In this example, you notice that, in the Attribute column, the month December is misspelled. You need to correct this spelling mistake. Select the column that contains the value that you want to replace (Attribute in this case), and then select Replace Values on the Transform tab.

Replace value feature in Power Query Editor

In the Value to Find box, enter the name of the value that you want to replace, and then in the Replace With box, enter the correct value name and then select OK. In Power Query, you can't select one cell and change one value, like you might have done in Excel.

replace one value with another in the value to find box

You can review the list of steps that you took to restructure and correct your data in the Query Settings pane. When you have completed all steps that you want to take, you can select Close & Apply to close Power Query Editor and apply your changes to your data model. However, you can take further action to clean and transform your data.

Replace null values

Occasionally, you might find that your data sources contain null values. For example, a freight amount on a sales order might have a null value if it's synonymous with zero. If the value stays null, the averages will not calculate correctly. One solution would be to change the nulls to zero, which will produce the more accurate freight average. In this instance, using the same steps that you followed previously will help you replace the null values with zero.

Replace null value with zero

Remove duplicates

You can also remove duplicates from columns to only keep unique names in a selected column by using the Remove Duplicates feature in Power Query.

In this example, notice that the Category Name column contains duplicates for each category. As a result, you want to create a table with unique categories and use it in your semantic model. You can achieve this action by selecting a column, right-clicking on the header of the column, and then selecting the Remove Duplicates option.

You might consider copying the table before removing the duplicates. The Copy option is at the top of the context menu, as shown in the following screenshot.

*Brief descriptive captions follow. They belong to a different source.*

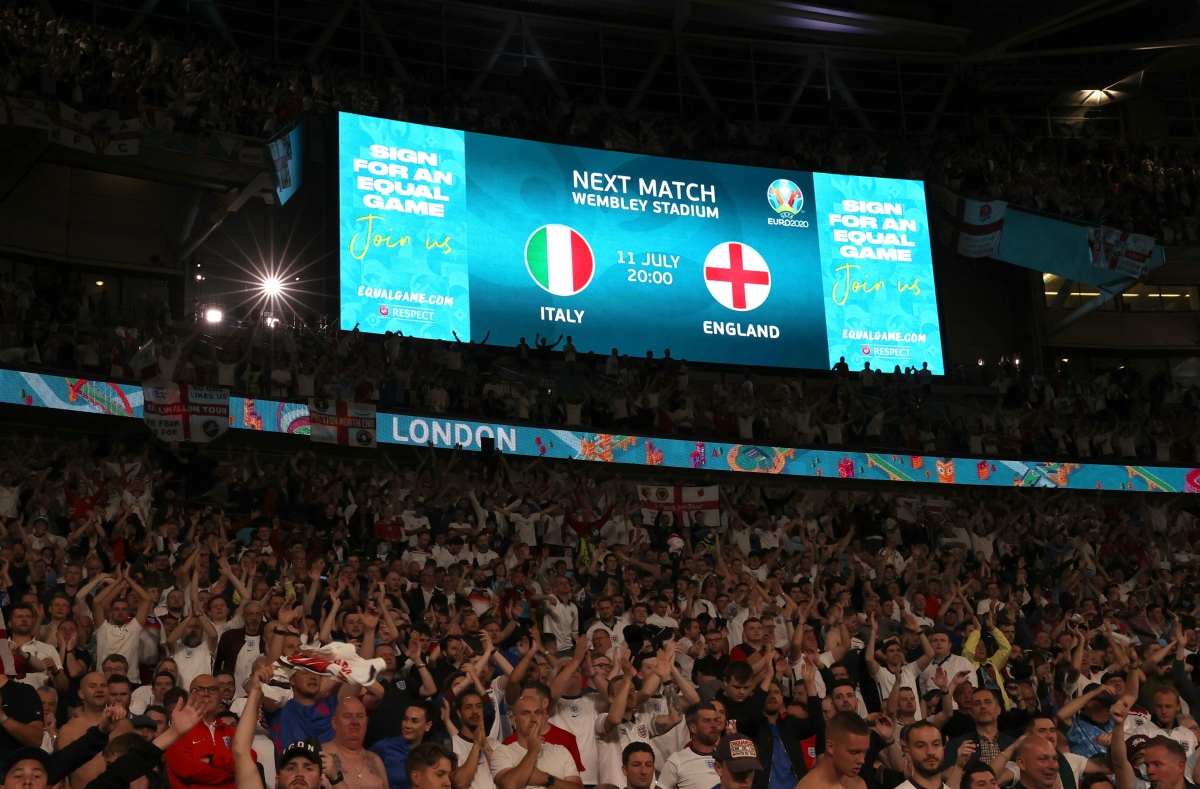 Anh và Italia sẽ tạo ra trận chung kết trong mơ của EURO 2021, diễn ra lúc 02h00 ngày 12/7 tới (giờ Việt Nam) trên sân Wembley.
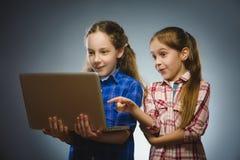 2 маленьких интересуя девушки используя компьтер-книжку изолировали серую предпосылку Стоковые Изображения RF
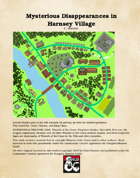 Mysterious Disappearances in Harnsey Village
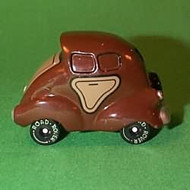 1984 Chocolate Mouse - Road Rover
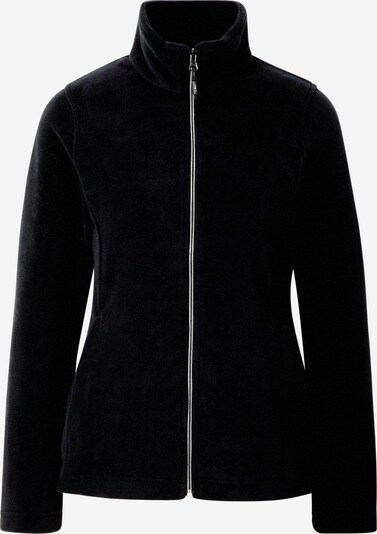 CMP Functional fleece jacket in black, Item view
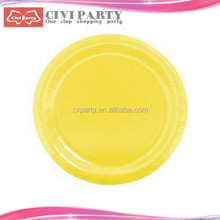 Paper Birthday Party Plates made in china merchandise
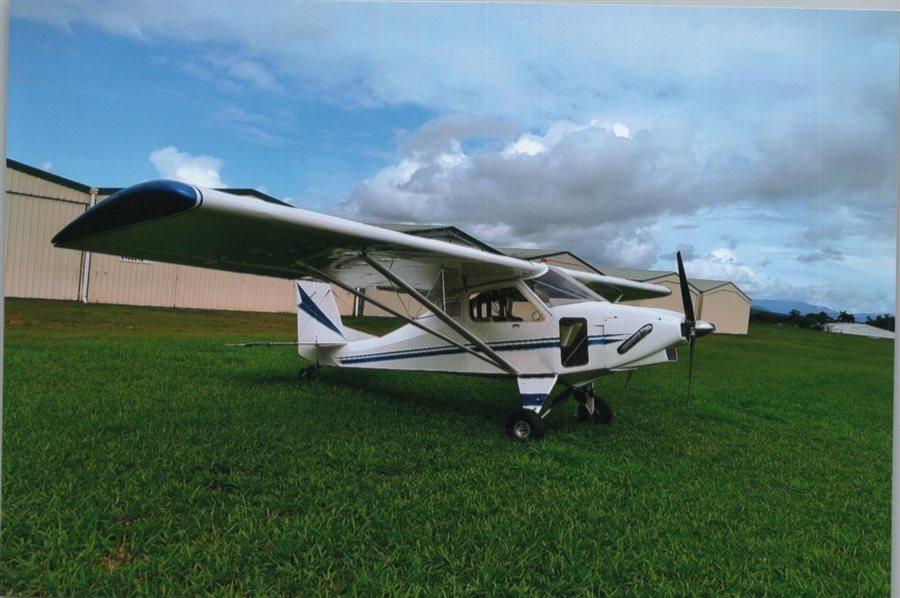 1989 Lightwing GR-582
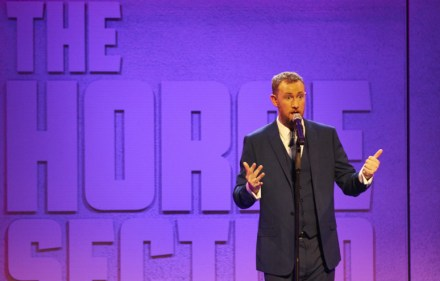 Preview – The Horne Section Television Programme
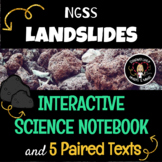Landslides NGSS Science Interactive Notebook & Journal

Copying the table before removing duplicates will give you a comparison of the tables and will let you use both tables, if needed.

Remove duplicates feature

Best practices for naming tables, columns, and values

Naming conventions for tables, columns, and values have no fixed rules; however, we recommend that you use the language and abbreviations that are commonly used within your organization and that everyone agrees on and considers them as common terminology.

A best practice is to give your tables, columns, and measures descriptive business terms and replace underscores ("_") with spaces. Be consistent with abbreviations, prefixes, and words like "number" and "ID." Excessively short abbreviations can cause confusion if they are not commonly used within the organization.

Also, by removing prefixes or suffixes that you might use in table names and instead naming them in a simple format, you will help avoid confusion.

When replacing values, try to imagine how those values will appear on the report. Values that are too long might be difficult to read and fit on a visual. Values that are too short might be difficult to interpret. Avoiding acronyms in values is also a good idea, provided that the text will fit on the visual.